Lacrosse may technically be Canada’s national game, but for some Hay River Reserve students, Derek Squirrel says last week will has planted the seeds of a new appreciation for the sport.
“It’s something new for the kids,” said the program manager for the Aboriginal Sports Circle of the NWT at Chief Sunrise Education Centre last week.
“It’s not softball, it’s not soccer, it’s not basketball, it’s something else, with new skills to develop.”
Squirrel is on a tour of five communities introducing lacrosse to schools in the hopes of forming a team to take to the next North American Indigenous Games.
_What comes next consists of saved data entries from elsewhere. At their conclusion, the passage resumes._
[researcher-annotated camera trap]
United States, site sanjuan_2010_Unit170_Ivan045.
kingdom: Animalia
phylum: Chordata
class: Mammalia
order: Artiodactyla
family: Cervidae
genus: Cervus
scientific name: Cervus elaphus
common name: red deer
He said taking athletes to the games last summer and seeing how many competitive lacrosse teams there are in the south inspired him to create a team for future games. The goal is to develop a group of athletes under the age of 16 for the 2017 games, meaning the target age now is 10- to 12-years of age.
“The kids are enjoying it,” said Squirrel. “And the two-day workshop really allows us to give them the basics and let them practise some of the key skills.”
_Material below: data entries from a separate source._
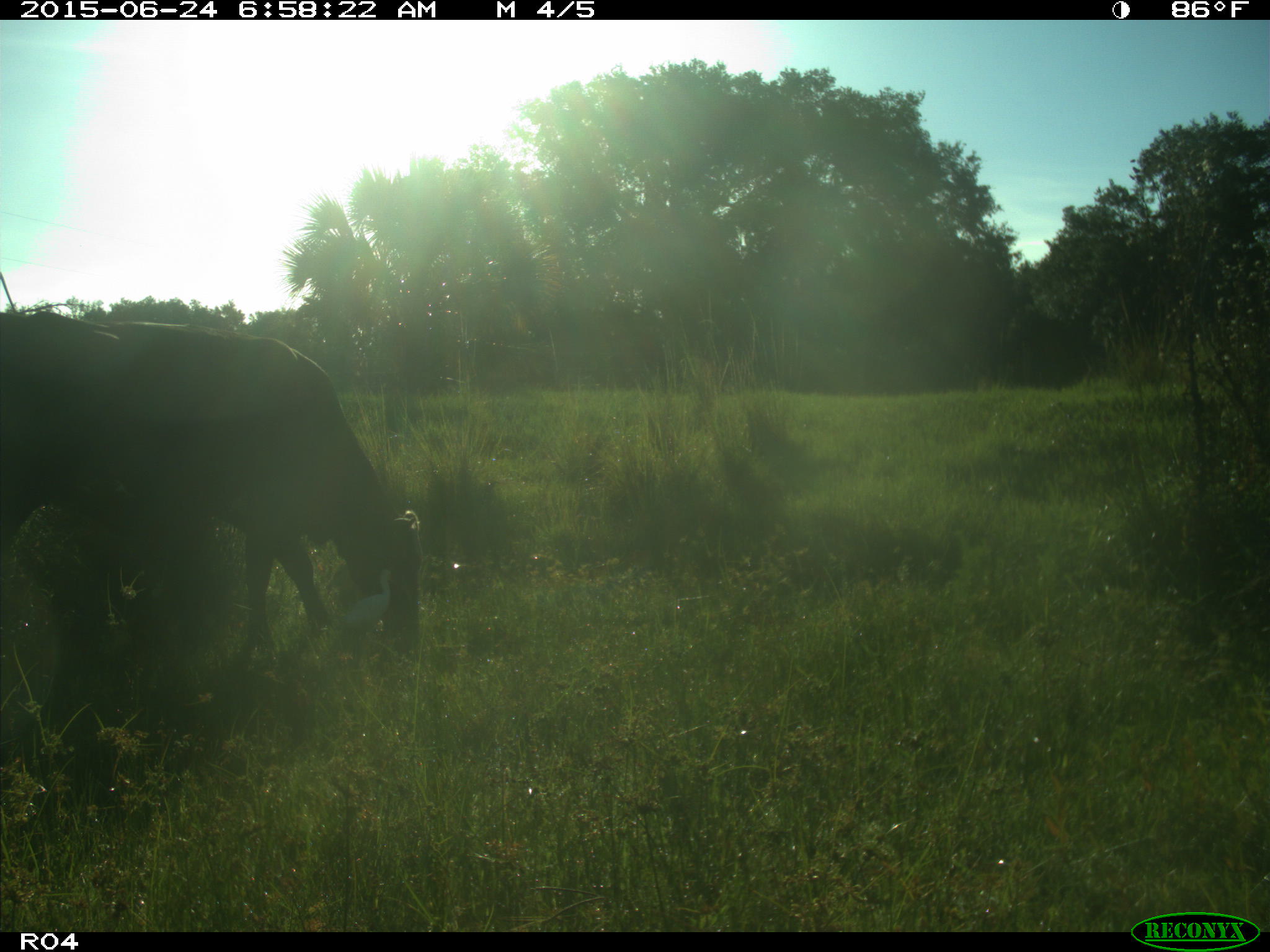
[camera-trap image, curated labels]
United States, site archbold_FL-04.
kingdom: Animalia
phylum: Chordata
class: Mammalia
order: Artiodactyla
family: Bovidae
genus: Bos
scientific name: Bos taurus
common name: domestic cow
Bos taurus (domestic cow).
Albert Jensen said he liked throwing the ball the best and would like to play again. Shalayna McArthur agreed but said “passing is tricky.”
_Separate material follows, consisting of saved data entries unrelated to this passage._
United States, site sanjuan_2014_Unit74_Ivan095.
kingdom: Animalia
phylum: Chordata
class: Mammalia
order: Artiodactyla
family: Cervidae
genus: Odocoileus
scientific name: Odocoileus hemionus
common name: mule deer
All the equipment brought to schools in Fort Smith, Inuvik and Hay River will remain after the workshops, allowing for the sport to be played in gym classes and as an extra-curricular activity. While the goal is to develop a competitive team to represent the NWT, Squirrel said learning the root of the game is worth knowing in and of itself.
“We’re also passing on the history of the game,” he said. “It was considered the creator’s game and it’s been played for thousands of years. It was a way of settling disputes instead of going to war, and it could go on for a few hours or for days.”
Squirrel also said he hopes lacrosse catches on in the North, and is confident a lot of schools have been excited to incorporate it into their regular classes.
“It’s a great sport and it makes a lot of sense for us to play it here,” he said.